▸ **PASSAGE**
Paintings from Soviet-Era artists  will be led by Boris Mikhailovich Kustodiev’s “Fireworks. The Bronze Horseman” (est. $3/4 million). Kustodiev was approached by the Central Bureau to prepare decorative designs for the first anniversary celebration of the October Revolution in 1918. The result was a series of large-scale panels that decorated Ruzheinaya Square in what was then Petrograd, and it is all but certain that “Fireworks. The Bronze Horseman” was executed as part of this remarkable cycle. The composition centers on one imposing figure – the equestrian statue featuring Tsar Peter I, St. Petersburg’s founder. The bold palette and exuberant technique evoke Kustodiev’s own intense nationalism. Another highlight from this period will be “Faces of a Generation” by Aristarkh Vasilevich Lentulov (est. $1.4/1.6 million). In the 1930s, Lentulov adjusted his style to reflect the drastic changes occurring around him, and the resulting works from his “Industrial Period” are among his rarest and most emotive. The laborers at the heart of the revolution figure prominently in his paintings from this period, their faces dominating the artist’s monumental canvases and infusing them with psychological intensity.

artwork: Boris Mikhailovich Kustodiev - "Fireworks. The Bronze Horseman", undated - Oil on board 99.5 x 100 cm. - Courtesy of Sotheby's NY, where it will be auctioned Estimate $3/4 million).

(Spatial question items)

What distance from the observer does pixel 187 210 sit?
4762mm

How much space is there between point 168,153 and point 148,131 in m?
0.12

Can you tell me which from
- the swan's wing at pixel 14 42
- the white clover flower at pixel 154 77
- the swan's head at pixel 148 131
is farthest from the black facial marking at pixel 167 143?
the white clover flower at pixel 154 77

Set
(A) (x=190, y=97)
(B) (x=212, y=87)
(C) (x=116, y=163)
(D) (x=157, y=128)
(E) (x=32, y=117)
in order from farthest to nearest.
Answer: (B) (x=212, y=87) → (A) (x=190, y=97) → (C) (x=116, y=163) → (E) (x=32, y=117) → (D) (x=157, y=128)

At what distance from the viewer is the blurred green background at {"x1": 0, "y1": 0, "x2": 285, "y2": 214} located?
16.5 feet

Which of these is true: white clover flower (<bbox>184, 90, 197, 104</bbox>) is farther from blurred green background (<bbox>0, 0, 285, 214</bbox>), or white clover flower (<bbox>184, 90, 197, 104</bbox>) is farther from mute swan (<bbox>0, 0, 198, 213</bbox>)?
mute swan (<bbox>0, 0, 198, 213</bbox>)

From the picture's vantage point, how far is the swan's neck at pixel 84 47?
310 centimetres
==
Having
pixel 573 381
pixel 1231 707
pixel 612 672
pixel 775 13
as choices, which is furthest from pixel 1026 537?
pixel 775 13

▸ **AIM OF THE TASK**
Rewrite the passage on Soviet-era paintings from "artwork: Boris Mikhailovich" to "Estimate $3/4 million).", with "canvas" in place of "board". The items aren't needed for anything here.

▸ **FINAL RESULT**
artwork: Boris Mikhailovich Kustodiev - "Fireworks. The Bronze Horseman", undated - Oil on canvas 99.5 x 100 cm. - Courtesy of Sotheby's NY, where it will be auctioned Estimate $3/4 million).